Дочери Будды
Нет огня большего, чем страсть; нет беды большей, чем ненависть; нет несчастья большего, чем тело; нет счастья, равного спокойствию. Дхаммапада. Глава о счастье.
— Дурман! Купите свежий дурман! — громко зазывает дородная торговка. Она сидит на деревянном помосте, ловко скрестив ноги. Перед ней, прямо на земле, возвышается целая гора крупных зеленых пупырчатых плодов, напоминающих ежей. Подхожу поближе. Торговка хватает самый большой плод и протягивает его мне.— Понюхайте, какой ароматный! — Невольно морщусь. Запах дурмана, что называется, на любителя: смесь прелого лука и протухшего яйца… Хозяйка экзотических фруктов и ее товарки, торгующие кто бананами, кто манго или папайями, увидев мою реакцию, весело смеются. Не нравится дурман, возьмите еще что-нибудь. Действительно, на портовом рынке Рангуна, бирманской столицы, есть что выбрать. Тут и плоды хлебного дерева, и авокадо, и ананасы. Буйство красок и запахов. Весьма колоритны и сами торговки. В Бирме торговлей занимаются по преимуществу женщины. Они ярко одеты. Многие курят местные сигары (чаруты), завернутые в кукурузные листья. Рядом возятся дети торговок. Стоит веселый гомон, иногда вспыхивают незлобные перебранки…
И вдруг в суматошную рыночную атмосферу проникают какие-то посторонние, диссонирующие звуки. Слышится жалобное, тонкоголосое пение. Оно доносится с противоположного края базара. Вскоре в проход между прилавками со всякой всячиной вплывает вереница странных существ. Хрупкие, худые, невысокого роста. С бритыми головами, опущенными долу глазами. Почти бестелесные их фигуры укутаны в бледно-розовые, словно обесцвеченные одеяния. Это — тилащин. Так называют в Бирме буддийских монахинь.
В руках тилащин держат алюминиевые посудины для сбора подаяний. Торговки и покупатели бросают в чаши мелочь. Обращаю внимание, что подаяния отнюдь не щедрые, а напротив скорее символические… Монашки скрылись из виду, затихло их бормотанье. Растаяло возникшее на мгновение чувство какой-то грусти, задумчивости. Рынок возвратился к будничным, мирским заботам.

— Список заданий —
1. Переведите на английский язык предложение из отрывка: «В Бирме торговлей занимаются по преимуществу женщины».
2. Выпишите из отрывка фрагмент, начинающийся словами «В руках тилащин» и продолжающийся вплоть до слов «будничным, мирским заботам.».
Перечень, приведённый ниже, с отрывком никак не связан.

— Предоставленный перечень —
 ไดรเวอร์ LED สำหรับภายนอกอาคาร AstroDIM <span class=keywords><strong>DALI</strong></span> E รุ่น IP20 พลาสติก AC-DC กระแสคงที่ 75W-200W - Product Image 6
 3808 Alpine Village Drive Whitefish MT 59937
==
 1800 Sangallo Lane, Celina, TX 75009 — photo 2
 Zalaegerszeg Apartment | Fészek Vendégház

— Ответы к заданиям —
1. In Burma, trade is carried on predominantly by women.

2.
В руках тилащин держат алюминиевые посудины для сбора подаяний. Торговки и покупатели бросают в чаши мелочь. Обращаю внимание, что подаяния отнюдь не щедрые, а напротив скорее символические… Монашки скрылись из виду, затихло их бормотанье. Растаяло возникшее на мгновение чувство какой-то грусти, задумчивости. Рынок возвратился к будничным, мирским заботам.